= Exercise objective =
Give as a JSON list of strings the lines starting with the line containing "What distance from the camera" and going on through the line containing "1801 millimetres", one string per line, with blank lines left out.

— Start —

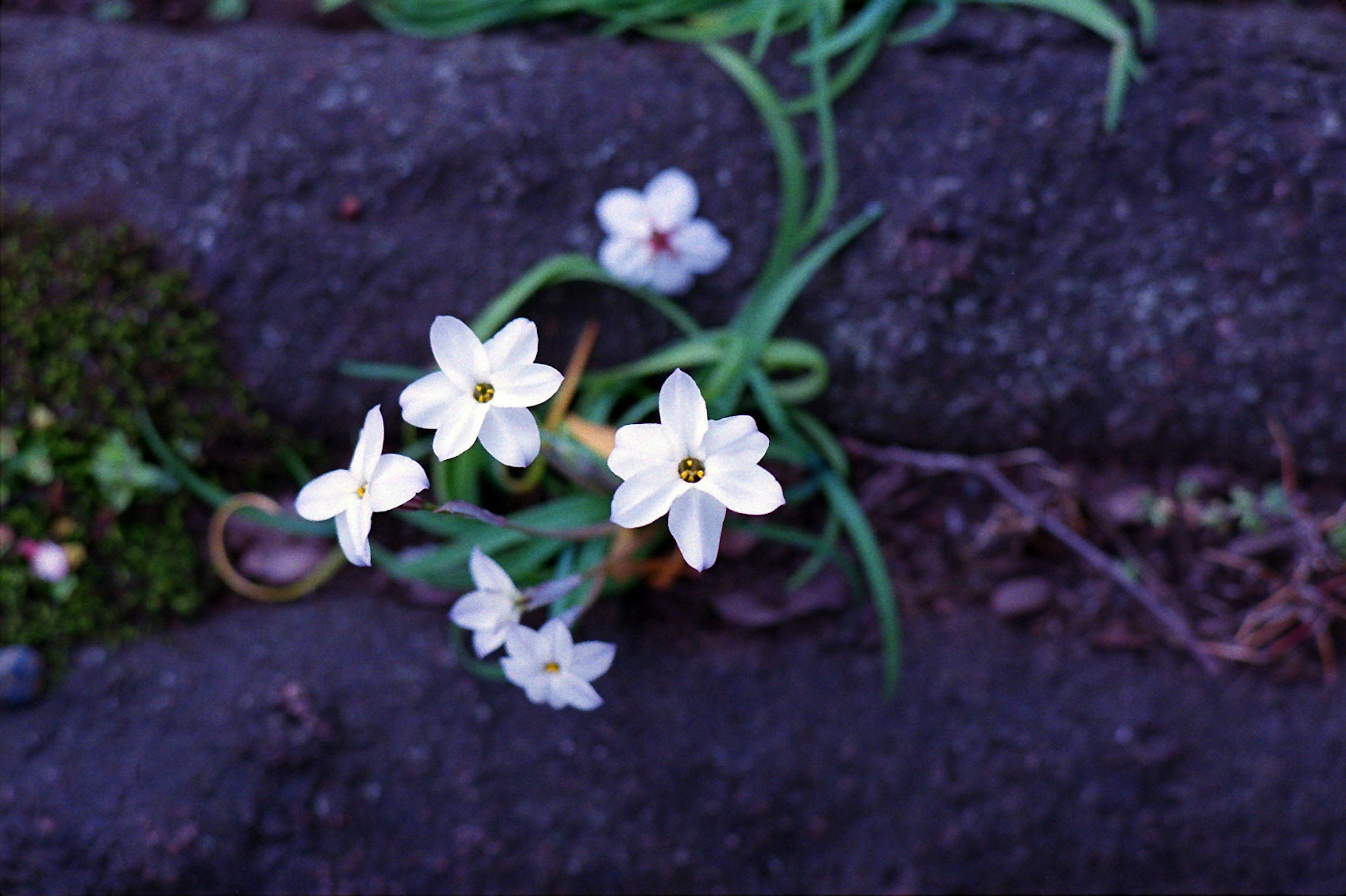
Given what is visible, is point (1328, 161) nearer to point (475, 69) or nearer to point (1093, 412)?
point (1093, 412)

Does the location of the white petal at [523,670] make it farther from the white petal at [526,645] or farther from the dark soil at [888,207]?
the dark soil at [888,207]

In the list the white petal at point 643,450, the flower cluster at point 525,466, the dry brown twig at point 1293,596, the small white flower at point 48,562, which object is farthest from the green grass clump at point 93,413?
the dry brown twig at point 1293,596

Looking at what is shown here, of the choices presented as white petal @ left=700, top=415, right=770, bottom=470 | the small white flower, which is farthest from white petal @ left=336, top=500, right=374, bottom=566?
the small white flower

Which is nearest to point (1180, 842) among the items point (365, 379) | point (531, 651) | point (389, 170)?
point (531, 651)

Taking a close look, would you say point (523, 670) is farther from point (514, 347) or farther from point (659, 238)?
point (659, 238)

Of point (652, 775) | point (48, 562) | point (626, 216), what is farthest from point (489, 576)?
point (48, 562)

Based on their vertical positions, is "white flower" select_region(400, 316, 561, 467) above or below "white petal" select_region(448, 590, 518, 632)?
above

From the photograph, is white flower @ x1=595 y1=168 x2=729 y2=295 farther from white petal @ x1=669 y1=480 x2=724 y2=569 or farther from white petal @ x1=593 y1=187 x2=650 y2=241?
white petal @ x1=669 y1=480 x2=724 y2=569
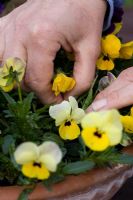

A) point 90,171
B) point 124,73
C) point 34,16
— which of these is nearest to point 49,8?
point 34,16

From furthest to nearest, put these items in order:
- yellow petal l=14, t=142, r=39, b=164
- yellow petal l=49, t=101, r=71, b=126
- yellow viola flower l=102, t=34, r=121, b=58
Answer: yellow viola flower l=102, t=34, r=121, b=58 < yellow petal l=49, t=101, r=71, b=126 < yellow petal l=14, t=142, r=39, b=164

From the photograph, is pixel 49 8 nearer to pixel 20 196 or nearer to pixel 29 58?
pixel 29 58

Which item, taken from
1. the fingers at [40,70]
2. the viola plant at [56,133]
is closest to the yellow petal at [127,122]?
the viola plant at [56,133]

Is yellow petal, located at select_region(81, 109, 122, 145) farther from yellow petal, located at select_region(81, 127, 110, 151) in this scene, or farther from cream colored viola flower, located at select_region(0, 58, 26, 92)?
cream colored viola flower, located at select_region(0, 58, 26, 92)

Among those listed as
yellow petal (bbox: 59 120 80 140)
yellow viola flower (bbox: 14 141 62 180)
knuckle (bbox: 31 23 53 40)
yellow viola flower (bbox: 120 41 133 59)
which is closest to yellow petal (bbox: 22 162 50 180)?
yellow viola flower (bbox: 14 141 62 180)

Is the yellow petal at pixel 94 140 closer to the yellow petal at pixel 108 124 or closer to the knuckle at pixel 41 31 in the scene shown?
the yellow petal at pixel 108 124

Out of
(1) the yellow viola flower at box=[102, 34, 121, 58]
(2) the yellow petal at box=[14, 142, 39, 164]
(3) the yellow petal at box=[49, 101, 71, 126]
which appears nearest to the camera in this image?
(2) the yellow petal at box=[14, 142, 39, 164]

— End —
— Start —

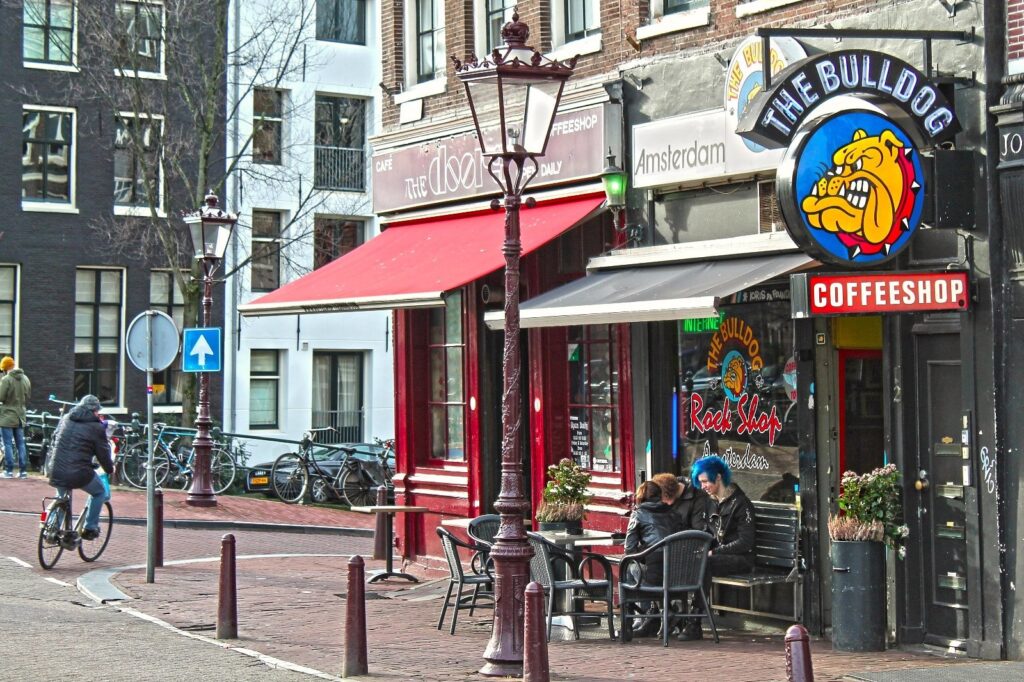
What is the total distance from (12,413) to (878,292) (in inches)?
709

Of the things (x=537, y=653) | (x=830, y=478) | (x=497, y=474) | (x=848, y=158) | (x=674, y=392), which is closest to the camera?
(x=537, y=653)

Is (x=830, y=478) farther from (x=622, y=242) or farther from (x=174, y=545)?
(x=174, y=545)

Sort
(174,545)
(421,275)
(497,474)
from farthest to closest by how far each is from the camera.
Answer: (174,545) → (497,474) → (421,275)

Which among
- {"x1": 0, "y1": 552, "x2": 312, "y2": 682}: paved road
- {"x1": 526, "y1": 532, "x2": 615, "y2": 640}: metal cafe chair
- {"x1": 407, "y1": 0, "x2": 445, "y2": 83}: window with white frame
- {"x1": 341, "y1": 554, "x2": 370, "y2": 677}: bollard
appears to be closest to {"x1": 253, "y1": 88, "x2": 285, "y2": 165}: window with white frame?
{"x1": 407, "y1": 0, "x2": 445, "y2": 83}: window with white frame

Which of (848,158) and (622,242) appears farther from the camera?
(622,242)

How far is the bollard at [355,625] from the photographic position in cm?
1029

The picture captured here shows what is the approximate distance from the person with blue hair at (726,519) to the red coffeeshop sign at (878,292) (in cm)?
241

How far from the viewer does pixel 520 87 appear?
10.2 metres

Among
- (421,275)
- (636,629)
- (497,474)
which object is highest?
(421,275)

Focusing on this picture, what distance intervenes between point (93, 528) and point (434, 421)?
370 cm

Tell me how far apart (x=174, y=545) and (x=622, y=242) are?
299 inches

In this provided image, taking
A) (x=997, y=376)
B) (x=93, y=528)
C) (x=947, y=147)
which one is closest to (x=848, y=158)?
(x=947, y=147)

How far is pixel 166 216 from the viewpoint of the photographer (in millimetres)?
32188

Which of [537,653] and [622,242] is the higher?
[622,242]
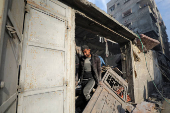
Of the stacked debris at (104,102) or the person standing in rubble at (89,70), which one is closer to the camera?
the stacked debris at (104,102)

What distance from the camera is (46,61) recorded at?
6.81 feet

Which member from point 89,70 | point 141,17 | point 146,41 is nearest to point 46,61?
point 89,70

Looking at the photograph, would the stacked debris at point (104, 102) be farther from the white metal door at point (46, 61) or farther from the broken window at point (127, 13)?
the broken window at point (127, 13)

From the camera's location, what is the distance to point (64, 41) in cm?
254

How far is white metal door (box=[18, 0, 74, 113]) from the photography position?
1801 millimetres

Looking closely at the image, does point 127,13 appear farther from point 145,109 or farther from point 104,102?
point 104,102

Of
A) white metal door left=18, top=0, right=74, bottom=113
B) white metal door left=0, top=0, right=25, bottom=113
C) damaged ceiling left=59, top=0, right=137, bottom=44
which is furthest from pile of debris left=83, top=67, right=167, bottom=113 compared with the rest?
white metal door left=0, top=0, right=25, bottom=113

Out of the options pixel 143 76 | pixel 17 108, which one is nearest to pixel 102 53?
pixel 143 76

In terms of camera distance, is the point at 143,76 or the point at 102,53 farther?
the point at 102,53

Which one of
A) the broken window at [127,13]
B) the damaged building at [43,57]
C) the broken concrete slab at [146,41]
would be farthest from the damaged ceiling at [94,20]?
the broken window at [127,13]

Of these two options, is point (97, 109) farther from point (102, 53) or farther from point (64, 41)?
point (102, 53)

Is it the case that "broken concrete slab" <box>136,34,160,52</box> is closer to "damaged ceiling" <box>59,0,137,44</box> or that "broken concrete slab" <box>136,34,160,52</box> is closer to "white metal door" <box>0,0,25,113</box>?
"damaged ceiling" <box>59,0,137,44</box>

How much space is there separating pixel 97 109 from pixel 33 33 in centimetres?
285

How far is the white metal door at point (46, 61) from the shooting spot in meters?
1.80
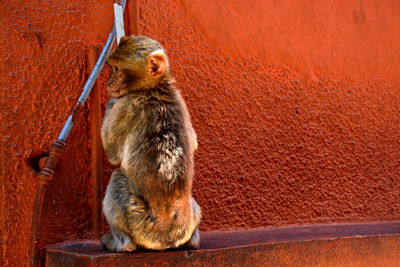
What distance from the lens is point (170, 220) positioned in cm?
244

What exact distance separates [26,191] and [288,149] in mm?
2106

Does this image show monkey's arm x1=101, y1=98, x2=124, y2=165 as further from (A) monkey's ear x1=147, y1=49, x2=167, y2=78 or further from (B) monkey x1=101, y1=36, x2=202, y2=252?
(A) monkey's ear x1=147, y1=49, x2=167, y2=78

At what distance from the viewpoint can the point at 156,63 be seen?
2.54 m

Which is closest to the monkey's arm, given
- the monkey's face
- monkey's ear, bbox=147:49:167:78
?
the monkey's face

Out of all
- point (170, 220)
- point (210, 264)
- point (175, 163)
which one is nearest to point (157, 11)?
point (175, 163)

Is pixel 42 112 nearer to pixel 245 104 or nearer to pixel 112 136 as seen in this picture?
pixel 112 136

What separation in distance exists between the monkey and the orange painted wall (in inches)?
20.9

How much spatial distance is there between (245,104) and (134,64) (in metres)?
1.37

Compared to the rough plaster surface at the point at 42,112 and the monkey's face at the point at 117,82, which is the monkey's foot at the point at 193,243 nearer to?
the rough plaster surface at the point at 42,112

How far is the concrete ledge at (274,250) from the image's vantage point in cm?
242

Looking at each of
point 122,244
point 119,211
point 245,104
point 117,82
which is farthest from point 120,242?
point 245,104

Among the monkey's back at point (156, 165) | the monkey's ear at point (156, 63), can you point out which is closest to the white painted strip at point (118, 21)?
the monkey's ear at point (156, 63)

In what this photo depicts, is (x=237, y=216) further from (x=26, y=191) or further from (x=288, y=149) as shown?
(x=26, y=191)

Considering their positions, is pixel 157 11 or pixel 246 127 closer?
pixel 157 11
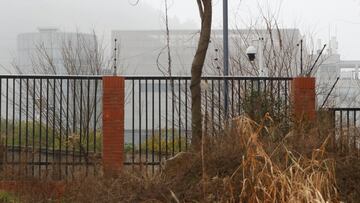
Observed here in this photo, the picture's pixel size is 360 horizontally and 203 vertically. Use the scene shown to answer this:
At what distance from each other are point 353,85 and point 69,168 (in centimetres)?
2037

— End —

= Task solution =
[
  "What distance from the camera is (46,61) recorded at?",
  "6.81 feet",
  "Which member from point 89,70 | point 141,17 | point 146,41 is nearest to point 46,61?",
  "point 89,70",
  "Looking at the photograph, would the stacked debris at point (104, 102) be farther from the white metal door at point (46, 61) or farther from the broken window at point (127, 13)?",
  "the broken window at point (127, 13)",
  "From the camera's location, what is the distance to point (64, 41) in cm?",
  "254",
  "How far is white metal door (box=[18, 0, 74, 113]) from the photography position?",
  "1801 millimetres"
]